Re: Identical servers different plan for the same query
Posted by:
Rick James
Date: April 12, 2012 08:56AM
> I didn't explain myself correctly. MySQL always clusters the data (physically sorted on disk).
InnoDB clusters on the PRIMARY KEY.
> The data is partitioned by weeks.
That gives you a crude form of clustering on time.
> If I don't provide a primary/unique key, then it will create its own sequential order. Is that right?
Yes (for InnoDB). It will be a hidden 6-byte number. It is usually better to create your own 4-byte INT UNSIGNED AUTO_INCREMENT.
> We want to cluster the data by timestamp, so we are forced to create a unique or primary index by timestamp.
No necessarily.
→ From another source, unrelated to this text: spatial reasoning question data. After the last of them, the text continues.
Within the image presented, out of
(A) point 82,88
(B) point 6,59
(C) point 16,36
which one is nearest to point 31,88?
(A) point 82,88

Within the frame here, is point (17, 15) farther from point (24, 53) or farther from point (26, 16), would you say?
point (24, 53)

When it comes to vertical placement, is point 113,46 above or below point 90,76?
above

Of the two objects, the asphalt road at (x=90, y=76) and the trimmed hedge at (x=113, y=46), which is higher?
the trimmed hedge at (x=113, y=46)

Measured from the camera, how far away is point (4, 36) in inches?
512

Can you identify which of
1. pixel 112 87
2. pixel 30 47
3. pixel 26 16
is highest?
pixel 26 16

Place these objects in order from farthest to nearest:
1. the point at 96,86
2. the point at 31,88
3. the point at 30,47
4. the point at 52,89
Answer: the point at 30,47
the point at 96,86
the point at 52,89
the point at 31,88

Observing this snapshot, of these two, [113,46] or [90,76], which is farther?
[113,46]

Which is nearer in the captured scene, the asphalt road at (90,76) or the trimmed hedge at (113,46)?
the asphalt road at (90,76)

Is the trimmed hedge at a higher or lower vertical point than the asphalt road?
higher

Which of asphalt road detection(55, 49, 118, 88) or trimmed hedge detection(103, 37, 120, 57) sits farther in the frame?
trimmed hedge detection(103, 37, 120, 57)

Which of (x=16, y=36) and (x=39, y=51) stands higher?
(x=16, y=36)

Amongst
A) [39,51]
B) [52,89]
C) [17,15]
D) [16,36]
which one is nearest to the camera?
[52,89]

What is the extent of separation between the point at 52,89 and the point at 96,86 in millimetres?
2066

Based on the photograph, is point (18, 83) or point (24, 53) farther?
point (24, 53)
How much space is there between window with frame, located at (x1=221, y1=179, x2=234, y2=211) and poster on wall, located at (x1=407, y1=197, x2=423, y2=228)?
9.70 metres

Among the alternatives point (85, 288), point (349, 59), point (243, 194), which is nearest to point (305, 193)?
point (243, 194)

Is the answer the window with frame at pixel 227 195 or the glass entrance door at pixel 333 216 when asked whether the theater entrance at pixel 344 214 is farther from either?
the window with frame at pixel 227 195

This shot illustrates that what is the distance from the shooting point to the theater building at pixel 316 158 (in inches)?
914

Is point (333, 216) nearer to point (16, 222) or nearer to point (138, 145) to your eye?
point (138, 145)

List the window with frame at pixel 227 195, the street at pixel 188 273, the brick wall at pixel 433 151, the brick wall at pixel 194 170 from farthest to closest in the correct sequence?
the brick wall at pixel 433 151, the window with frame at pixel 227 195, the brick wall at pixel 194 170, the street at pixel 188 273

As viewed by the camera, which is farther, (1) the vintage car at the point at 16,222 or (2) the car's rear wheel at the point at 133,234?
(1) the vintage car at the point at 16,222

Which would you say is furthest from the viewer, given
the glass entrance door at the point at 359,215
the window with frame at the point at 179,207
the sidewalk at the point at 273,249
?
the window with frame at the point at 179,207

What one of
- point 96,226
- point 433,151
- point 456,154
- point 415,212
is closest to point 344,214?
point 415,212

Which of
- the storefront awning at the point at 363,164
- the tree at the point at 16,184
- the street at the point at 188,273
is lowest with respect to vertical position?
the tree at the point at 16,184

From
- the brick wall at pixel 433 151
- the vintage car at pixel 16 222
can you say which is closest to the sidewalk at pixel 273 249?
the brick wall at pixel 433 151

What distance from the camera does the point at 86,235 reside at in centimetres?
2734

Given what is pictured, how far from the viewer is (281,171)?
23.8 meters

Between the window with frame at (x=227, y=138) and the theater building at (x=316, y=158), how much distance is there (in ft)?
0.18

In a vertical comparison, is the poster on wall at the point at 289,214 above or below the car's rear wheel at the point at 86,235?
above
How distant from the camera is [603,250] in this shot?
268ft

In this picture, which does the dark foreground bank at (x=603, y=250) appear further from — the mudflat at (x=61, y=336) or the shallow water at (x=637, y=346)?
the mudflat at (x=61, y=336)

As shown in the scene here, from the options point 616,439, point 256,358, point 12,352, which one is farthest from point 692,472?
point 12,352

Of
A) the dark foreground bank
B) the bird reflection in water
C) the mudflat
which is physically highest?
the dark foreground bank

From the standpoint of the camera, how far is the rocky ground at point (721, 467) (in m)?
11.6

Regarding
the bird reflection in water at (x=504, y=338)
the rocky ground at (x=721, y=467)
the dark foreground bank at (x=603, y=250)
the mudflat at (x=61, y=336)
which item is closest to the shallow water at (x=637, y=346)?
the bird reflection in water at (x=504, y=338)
If the data comes in in chronological order, or even roughly so, then the AUTO_INC mentioned above would have the effect of clustering.
> This is a big limitation in my sql
Limitation, yes. Big, I would argue not.
> Everything seems to be working well, except a double group by query that takes about 3 minutes, and the strange thing is that the explain takes as long and it gets stuck copying a temp table as if the explain actually executes the query.
EXPLAIN evaluates uncorrelated subqueries fully, so it can do the outer explain. (An unfortunate limitation of EXPLAIN.)
> a double group by query
May we see the query and its EXPLAIN.